— STATED GOAL —
Resume the commentary on speed limit enforcement and traffic-fine revenue, picking up right after its final sentence.
--- Begin SOURCE EXTRACT ---
Washington DC this week successfully launched a US variant. A single officer was able to issue over 200 citations in a little over an hour. For the District of Columbia, the technology vendors have promised a total take $23,000,000 a year for the city. What does it matter that DC’s limits do not meet basic federal statutory requirements and are grossly under posted? Here is political cartoon from the August 8, 2001 issue of the Washington Times. It about says it all.

washington times cartoon

Cash, and lots of it is a powerful force. It appears that state officials in Montana couldn’t resist either.

Politically the word Safety has become synonymous with money, law and order and the political support of those on its dole or profit from it. This is why NHTSA has thrived despite the facts for 27 years. A law enforcement endorsement come election time is a powerful force indeed. Much more so than mere facts! Who cares that traffic engineers long ago (30, 40, 50 and more years ago) had conclusively proven that neither speed limits, nor their enforcement has any meaningful effect on traffic speeds and accident rates? Thus this lack of factual foundation is clearly why NHTSA resorted to fictitious reports complete with supporting PR campaigns. Exactly like Sony did to market it movies. Using the names of a real entity or issue, but a fictitious source where all its facts or quotes were invented or creatively altered to sell its program.
--- End SOURCE EXTRACT ---
--- Begin DATA EXTRACT ---
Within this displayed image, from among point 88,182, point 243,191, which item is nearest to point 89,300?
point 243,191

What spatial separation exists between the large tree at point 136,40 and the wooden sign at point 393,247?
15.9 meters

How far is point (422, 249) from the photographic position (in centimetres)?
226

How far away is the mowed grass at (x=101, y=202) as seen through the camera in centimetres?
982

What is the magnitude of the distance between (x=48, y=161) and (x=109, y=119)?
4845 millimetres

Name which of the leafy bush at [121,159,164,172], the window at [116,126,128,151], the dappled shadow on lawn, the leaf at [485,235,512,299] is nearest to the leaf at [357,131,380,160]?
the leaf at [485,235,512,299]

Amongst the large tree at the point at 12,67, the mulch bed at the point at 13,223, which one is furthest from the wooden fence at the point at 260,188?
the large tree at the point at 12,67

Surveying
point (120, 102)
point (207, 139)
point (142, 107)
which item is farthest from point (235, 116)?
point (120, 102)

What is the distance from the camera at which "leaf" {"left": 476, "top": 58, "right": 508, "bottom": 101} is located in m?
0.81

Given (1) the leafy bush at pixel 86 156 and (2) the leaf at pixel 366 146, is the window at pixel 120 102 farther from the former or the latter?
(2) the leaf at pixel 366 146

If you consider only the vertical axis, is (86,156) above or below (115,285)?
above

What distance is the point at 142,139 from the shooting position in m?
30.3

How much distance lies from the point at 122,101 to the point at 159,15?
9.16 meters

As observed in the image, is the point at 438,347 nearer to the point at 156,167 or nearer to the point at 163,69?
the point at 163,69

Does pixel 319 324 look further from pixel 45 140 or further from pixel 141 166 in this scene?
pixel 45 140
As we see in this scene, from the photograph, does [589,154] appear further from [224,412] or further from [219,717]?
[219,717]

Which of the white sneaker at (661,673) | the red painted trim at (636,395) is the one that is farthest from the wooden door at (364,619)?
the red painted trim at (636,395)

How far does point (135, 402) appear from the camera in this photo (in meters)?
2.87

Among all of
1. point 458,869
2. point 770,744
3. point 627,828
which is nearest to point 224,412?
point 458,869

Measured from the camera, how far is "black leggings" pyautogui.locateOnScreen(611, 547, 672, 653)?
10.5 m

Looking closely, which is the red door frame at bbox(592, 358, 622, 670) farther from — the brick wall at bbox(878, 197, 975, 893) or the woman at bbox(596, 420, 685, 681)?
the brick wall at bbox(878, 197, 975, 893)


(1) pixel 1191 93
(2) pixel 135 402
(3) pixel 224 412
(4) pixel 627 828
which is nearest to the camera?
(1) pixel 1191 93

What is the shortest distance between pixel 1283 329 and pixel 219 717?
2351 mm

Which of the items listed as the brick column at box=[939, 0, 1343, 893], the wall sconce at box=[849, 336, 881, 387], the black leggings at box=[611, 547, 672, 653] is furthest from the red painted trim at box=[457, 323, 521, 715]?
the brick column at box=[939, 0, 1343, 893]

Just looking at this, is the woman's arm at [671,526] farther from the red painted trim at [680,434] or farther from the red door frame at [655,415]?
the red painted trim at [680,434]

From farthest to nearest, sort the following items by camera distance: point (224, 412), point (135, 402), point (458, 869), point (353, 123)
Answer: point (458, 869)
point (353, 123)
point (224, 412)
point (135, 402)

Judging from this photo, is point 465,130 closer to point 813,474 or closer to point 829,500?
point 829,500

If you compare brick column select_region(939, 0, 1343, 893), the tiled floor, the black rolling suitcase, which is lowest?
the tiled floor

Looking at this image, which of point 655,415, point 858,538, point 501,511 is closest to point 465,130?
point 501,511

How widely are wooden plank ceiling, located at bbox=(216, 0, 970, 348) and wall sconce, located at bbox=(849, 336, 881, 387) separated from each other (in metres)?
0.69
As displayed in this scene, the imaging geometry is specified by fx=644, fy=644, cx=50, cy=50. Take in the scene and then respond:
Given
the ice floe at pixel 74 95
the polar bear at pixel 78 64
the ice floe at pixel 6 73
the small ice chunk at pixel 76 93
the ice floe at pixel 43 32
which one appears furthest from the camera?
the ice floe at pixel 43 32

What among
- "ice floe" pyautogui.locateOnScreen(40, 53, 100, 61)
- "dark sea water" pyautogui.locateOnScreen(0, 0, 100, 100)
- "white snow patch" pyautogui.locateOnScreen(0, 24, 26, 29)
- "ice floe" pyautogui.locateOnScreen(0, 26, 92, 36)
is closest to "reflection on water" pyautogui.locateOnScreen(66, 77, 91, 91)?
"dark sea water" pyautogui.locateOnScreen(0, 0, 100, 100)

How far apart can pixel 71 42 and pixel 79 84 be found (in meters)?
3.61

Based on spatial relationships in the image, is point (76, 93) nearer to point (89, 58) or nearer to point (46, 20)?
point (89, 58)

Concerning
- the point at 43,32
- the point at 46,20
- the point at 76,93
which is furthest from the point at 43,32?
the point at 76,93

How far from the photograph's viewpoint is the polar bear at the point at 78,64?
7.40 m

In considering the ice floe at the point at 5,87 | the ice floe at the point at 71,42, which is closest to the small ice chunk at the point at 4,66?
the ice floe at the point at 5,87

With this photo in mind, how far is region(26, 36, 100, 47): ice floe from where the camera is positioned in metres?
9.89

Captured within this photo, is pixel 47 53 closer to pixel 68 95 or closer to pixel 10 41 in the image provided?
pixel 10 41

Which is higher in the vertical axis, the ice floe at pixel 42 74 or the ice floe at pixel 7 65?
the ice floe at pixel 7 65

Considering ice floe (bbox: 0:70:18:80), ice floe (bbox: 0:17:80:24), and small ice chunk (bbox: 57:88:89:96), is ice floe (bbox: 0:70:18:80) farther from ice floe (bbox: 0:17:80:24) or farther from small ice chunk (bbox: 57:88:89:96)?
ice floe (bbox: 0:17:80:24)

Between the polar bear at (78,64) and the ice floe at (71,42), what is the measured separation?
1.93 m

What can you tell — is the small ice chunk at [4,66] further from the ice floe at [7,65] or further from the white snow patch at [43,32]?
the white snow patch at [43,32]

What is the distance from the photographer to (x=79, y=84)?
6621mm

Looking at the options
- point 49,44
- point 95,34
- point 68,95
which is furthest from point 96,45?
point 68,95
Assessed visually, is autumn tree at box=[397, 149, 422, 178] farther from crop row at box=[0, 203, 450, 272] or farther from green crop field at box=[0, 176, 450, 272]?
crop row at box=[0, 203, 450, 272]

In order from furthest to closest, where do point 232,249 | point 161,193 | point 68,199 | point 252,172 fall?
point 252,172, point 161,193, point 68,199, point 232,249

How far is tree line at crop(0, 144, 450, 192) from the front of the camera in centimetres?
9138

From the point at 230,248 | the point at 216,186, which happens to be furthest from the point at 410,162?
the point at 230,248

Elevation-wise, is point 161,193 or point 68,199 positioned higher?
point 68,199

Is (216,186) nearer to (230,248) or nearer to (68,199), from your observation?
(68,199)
--- End DATA EXTRACT ---
— WRITTEN RESPONSE —
Likewise, here is another program that will not find its way into their reference materials. To their chagrin, here is this week’s headline. After a year of intense new enforcement efforts, like Montana, Connecticut ended with increased fatalities and accident rates. Providing another timely example of the fallacy of these programs.

August 1, 2001, Wednesday, BC cycle
Accidents increase during commissioner's first year, analysis finds
By RON ZAPATA, Associated Press Writer
DATELINE: MIDDLETOWN, Conn.

   Public Safety Commissioner Arthur Spada's very public crackdown on speeding has not reduced the number of wrecks on Connecticut highways, an Associated Press analysis of accident and ticket statistics finds.
    Police statistics show 34,216 accidents - including 152 fatal accidents - were reported by state police from June 1, 2000, to May 31, 2001, Spada's first full year as commissioner. That's an increase of 2,340 accidents, or 7 percent, and 35 fatal wrecks over the preceding year.
    The numbers, some of which were obtained through Freedom of Information Act requests, do not include accidents handled by agencies other than the state police.
    The increase comes despite Spada's emphasis on traffic violations, which he said has resulted in an increased number of summonses issued.
    From his first day in office, Spada said stopping speed demons and bad drivers was his top priority. He set up speed traps on all major state highways, increased the traffic division from eight officers to 50, and encouraged police managers to keep a "state trooper" sign on the rear of their cruisers at all times.”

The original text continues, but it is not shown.